Confusion over whether this weekend's gun show at NY fairgrounds is a "sensitive space"

(AP Photo/Philip Kamrass)

More than 800 exhibitors and vendors, along with thousands of attendees, are expected to throng the New York State Fairgrounds in Syracuse this weekend for a big gun show hosted by the New York State Arms Collectors Association, but there’s still a lot of confusion over whether or not the space where the show will take place is a gun-free zone off limits to concealed carry.


Last month, the Albany Times-Union reported that the fairgrounds is included in the expansive list of “sensitive spaces” where concealed carry is banned, though the new law doesn’t prohibit firearms from being offered for sale on the grounds of the state-owned property.

The State Fair, according to its rules of conduct, are only allowing law enforcement and peace officers, limiting the range under the state’s updated laws. It does not indicate that former law enforcement or military members are permitted to carry at the fair.
“The fair has a longstanding policy of banning guns on the fairgrounds, and this policy has not changed,” spokeswoman Jola Szubielski said in a statement Tuesday.
Visitors attending the gun show at the State Fair can bring firearms for the purposes of selling and trading as long as they are unloaded and in safe condition.

Here’s where it gets confusing. WSYR-TV in Syracuse reported earlier today that licensed concealed carry holders can lawfully carry at the gun show, despite the fact that fairgrounds is a “sensitive space.”

According to state officials, the Center of Progress Building where the show is held does not fall under the “sensitive spaces” category, meaning guns can still be carried during the duration of the show.

The governor’s office issued the following statement Thursday:

“Governor Hochul led the fight to pass new laws that protect public safety and address gun violence. The new gun safety law allows gun shows to occur, and organizations hosting these events should work with property owners and vendors to ensure they can legally and safely proceed.”

We also reached out to the Onondaga County Sheriff’s Office which will be providing security at the show and operating a booth for the Pistol License Unit. The Sheriff’s Office says it hasn’t been notified of any additional changes that will impact the Gun Show.

If you’re attending you can still bring your legal guns including your concealed carry and any long guns you plan to sell at the show. Just like in years past, guns must be unloaded and checked at the entrance with law enforcement for the duration of your stay at the show unless you’re paid or hired security.


The WSYR-TV story doesn’t make any sense to me. If state officials say the building where the gun show is held doesn’t fall under the list of “sensitive spaces” where concealed carry is banned, then guns shouldn’t have to be unloaded and checked at the entrance with law enforcement. If, on the other hand, the fairgrounds is a sensitive space under NY law, then any concealed carry holder who sets foot on the property is committing a felony if they have their concealed handgun on them.
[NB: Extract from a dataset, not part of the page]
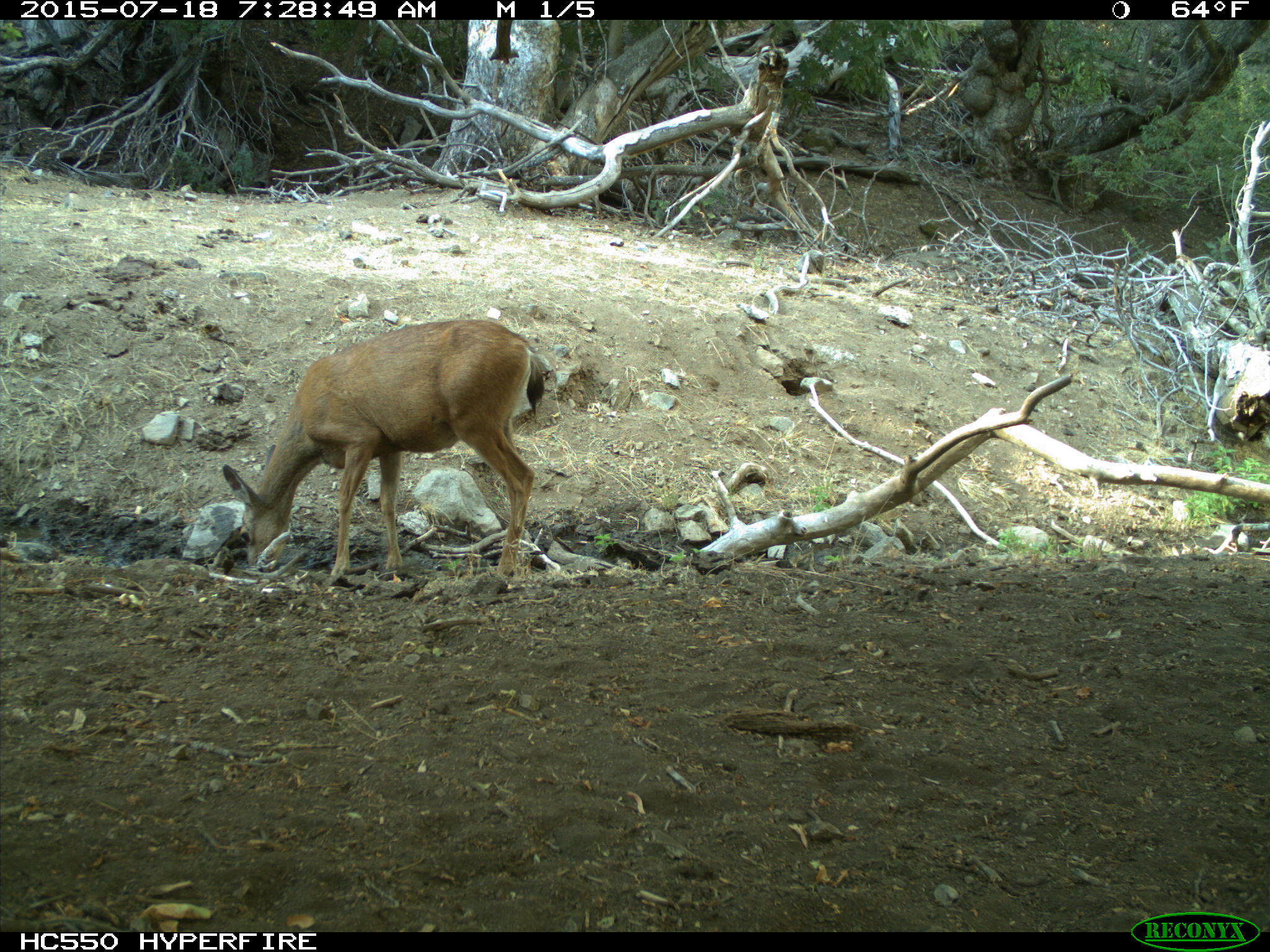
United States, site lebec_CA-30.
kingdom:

Is concealed carry allowed or banned at this weekend’s gun show at the New York State Fairgrounds? After reading multiple news stories with multiple sources I have no earthly idea. I suspect, however, that while unloaded firearms for display and sale may be permitted on the fairgrounds property, licensed concealed carry will not be.

How strictly that will be enforced by the Onondaga County Sheriff’s Office, especially given the confusion over the policy, remains to be seen. Frankly, though, the lack of clarity in the law is a feature and not a bug of the new legislation as far as gun control activists and anti-gun politicians are concerned. The more chaos and head-scratching the new laws sow among legal gun owners trying to exercise their right to bear arms, the more likely they are to decide its simply not worth the legal liability that comes from even inadvertently entering a “sensitive place.”


Given California’s push to ban gun shows on state property, including many county fairgrounds, I’m actually surprised New York Democrats didn’t slip a similar ban into the legislation they rushed into law a couple of months ago. That’s probably just around the corner, though, given the hostility towards the right to keep and bear arms displayed by the party in power in Albany. In the meantime, though, let’s just hope that the confusion over the current laws doesn’t lead to criminal charges this weekend for any concealed carry holder who’s been told by local media that the gun show at the state fairgrounds isn’t a gun-free zone.